Just want to clear the air on this comment (apparently this led to some unintended backlash) -
I participated as a consultant dev helping out a company there, I own no stake in the company and my view on the experience does not reflect the viewpoint of the company I was there for. I left on my own accord which had nothing to do with participation in the accelerator itself, the rest of the company remained thru the duration.
With that out of the way, the "Yikes" was to the effect of "wow, that ended up in the worst way possible". The "too familiar" was noting some of particulars of the story, some of which 1) female led MP 2) extra month+ before demo day 3) some other particulars I won't care to name, but nothing to the degree as told in the story. Let's just say to point 3 I was expecting it to be more hands on, and from what I've learned since writing this comment it was.
I have no issues/beef with the people involved, other teams, etc. I found everyone pleasant to deal with, and the nature of my involvement was as such that many issues going on behind the scenes weren't in my periphery anyway.

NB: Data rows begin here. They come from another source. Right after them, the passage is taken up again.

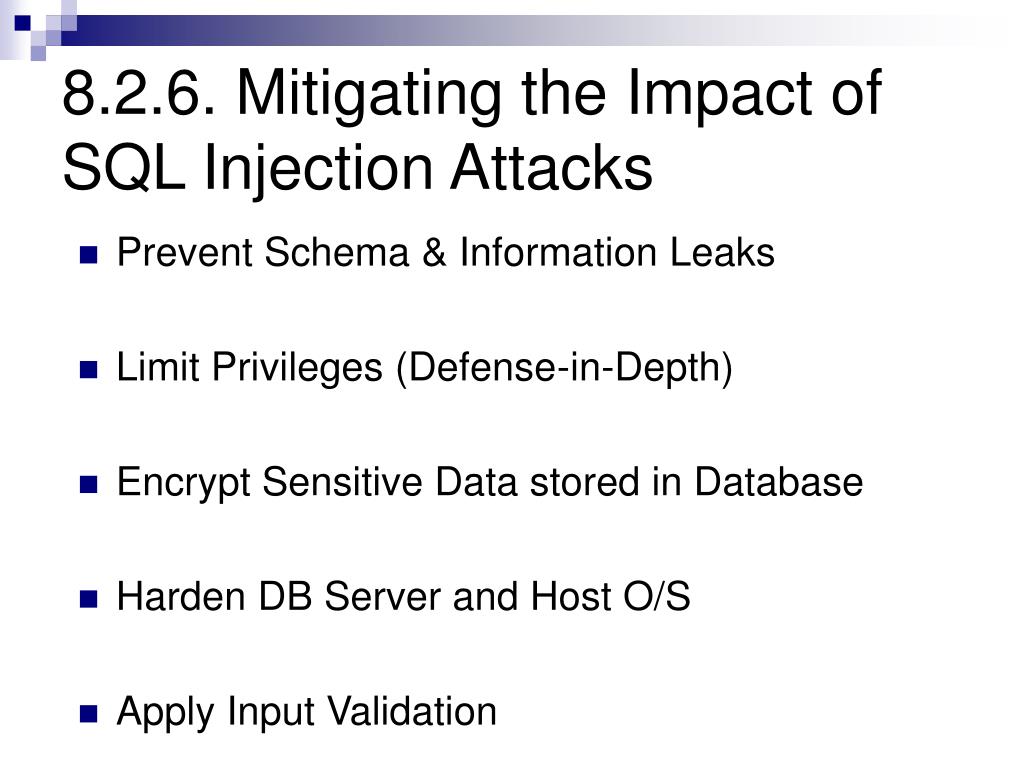 8.2.6. Mitigating the Impact of SQL Injection Attacks

Prevent Schema & Information Leaks

Limit Privileges (Defense-in-Depth)

Encrypt Sensitive Data stored in Database

Harden DB Server and Host O/S

Apply Input Validation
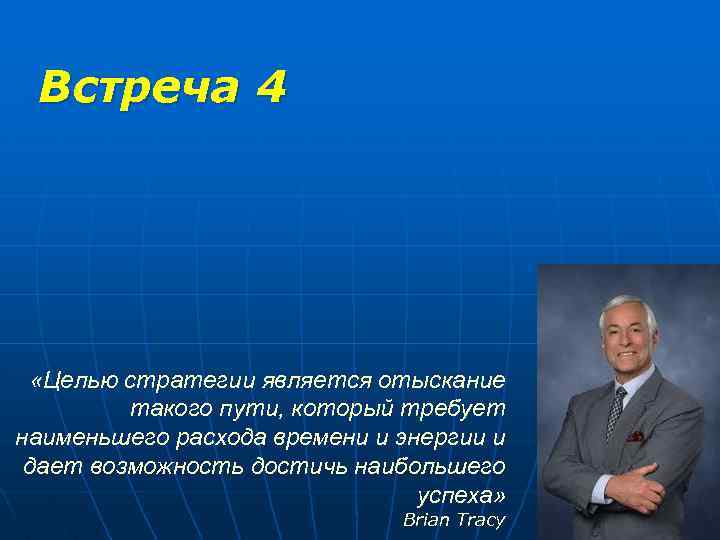 Встреча 4

«Целью стратегии является отыскание такого пути, который требует наименьшего расхода времени и энергии и дает возможность достичь наибольшего успеха»
Brian Tracy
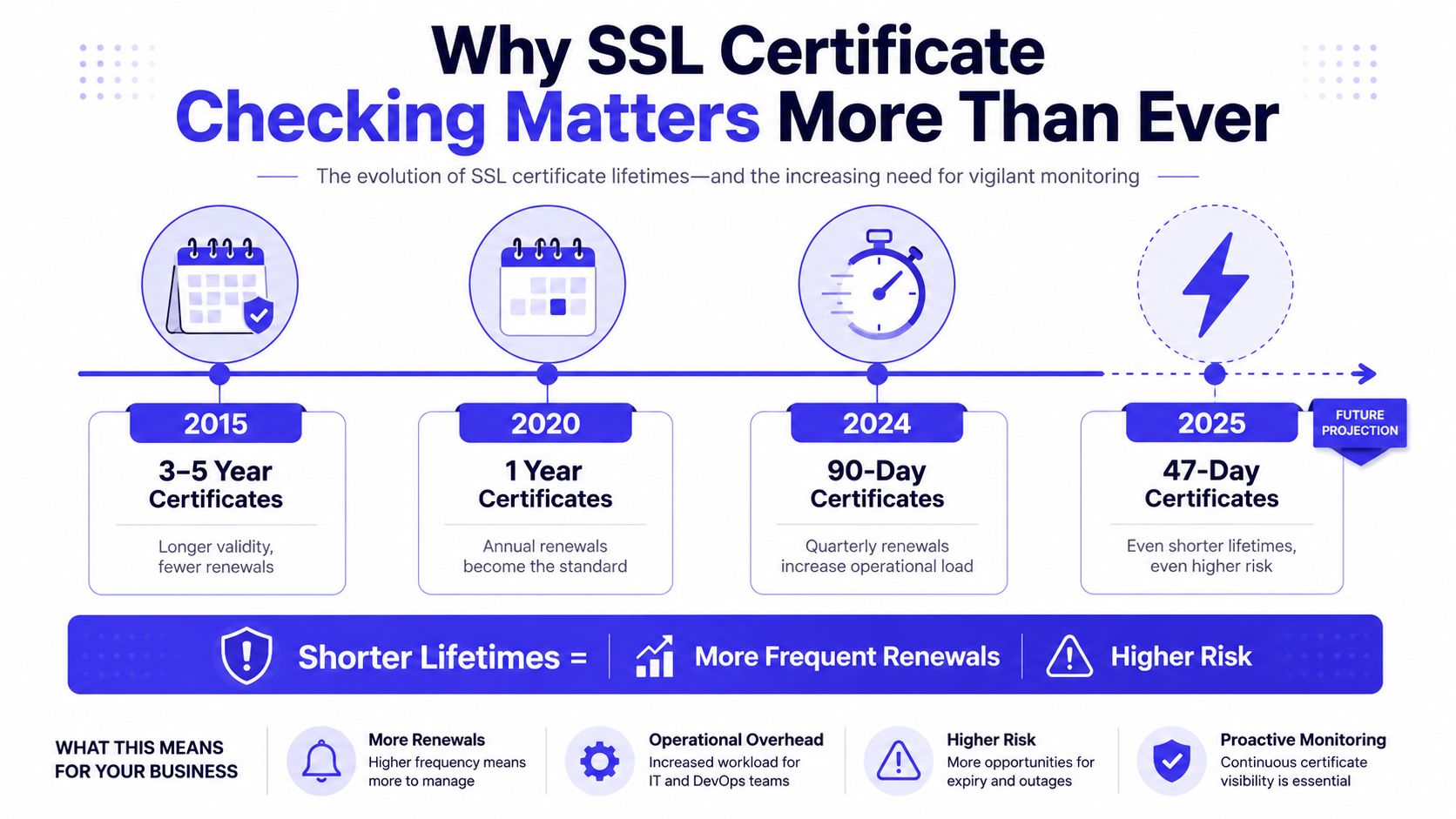 Why SSL Certificate Checking Matters More Than Ever

The evolution of SSL certificate lifetimes—and the increasing need for vigilant monitoring

2015
3–5 Year Certificates
Longer validity, fewer renewals

2020
1 Year Certificates
Annual renewals become the standard

2024
90-Day Certificates
Quarterly renewals increase operational load

2025
FUTURE PROJECTION
47-Day Certificates
Even shorter lifetimes, even higher risk

Shorter Lifetimes = More Frequent Renewals Higher Risk

WHAT THIS MEANS FOR YOUR BUSINESS

More Renewals
Higher frequency means more to manage

Operational Overhead
Increased workload for IT and DevOps teams

Higher Risk
More opportunities for expiry and outages

Proactive Monitoring
Continuous certificate visibility is essential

Too bad. The website seems very "High school project" caliber but I like the mission very much. It would be a shame if it's a scam.
1. an edtech accelerator embracing lean startup practices.
2. a collaborative coworking community in NYC dedicated to education entrepreneurship.
3. a campus focused on learning technology.
4. the birthplace of the future of learning.
One thing I do notice is there's a fine line between "We have 60% of the stuff figured out, and will make up the rest of the 40% as we go" and going 40/60 instead. One is an ambitious startup, the other is a scam.
Once upon a time, I had sent an email to an org with criticism of their web site and how it's hurting their image, only to find out that they gave the web dev opportunity to a high school kid in the area who really wanted the experience. The org was completely legit, and IMO they did a good thing by giving some kid a chance. If the org's product is not the web site, then I don't see why they should waste money/time on an amazing designer/developer when that money could ease operational needs elsewhere.
I think the bit from the letter about "billed as campus, community, accelerator, and more" will probably narrow it down. That seems like a pretty distinctive way to brand your accelerator.
Presumably what you're talking about is the fact that the summed "exits" are less than the input investments. But it's not a steady state environment. Obviously exits are going to lag the investments by several years, and the rate of investment hasn't been constant -- it's been increasing steadily for several years itself. So you wouldn't expect to see a net profit.
The real question, of course, is whether we should expect to see a net profit across the incubator/accelerator world at some point in the future, or if we're indeed in the bubble some of us think we are...
Hi, creator of Seed-DB here. I'd stress that "exit" values are just that... for known exits only. Even if companies have raised money at billion+ valuations, that number is going to be zero for them. Assuming a 2-10 year horizon for most companies between accelerator and exit, most companies still have a long way to go before they'll have a meaningful number hit the 'exit' column.
This is mainly because a) most accelerators are new so the companies haven't developed enough to exit and b) it takes time to build a program that reliably finds/develops companies that can exit.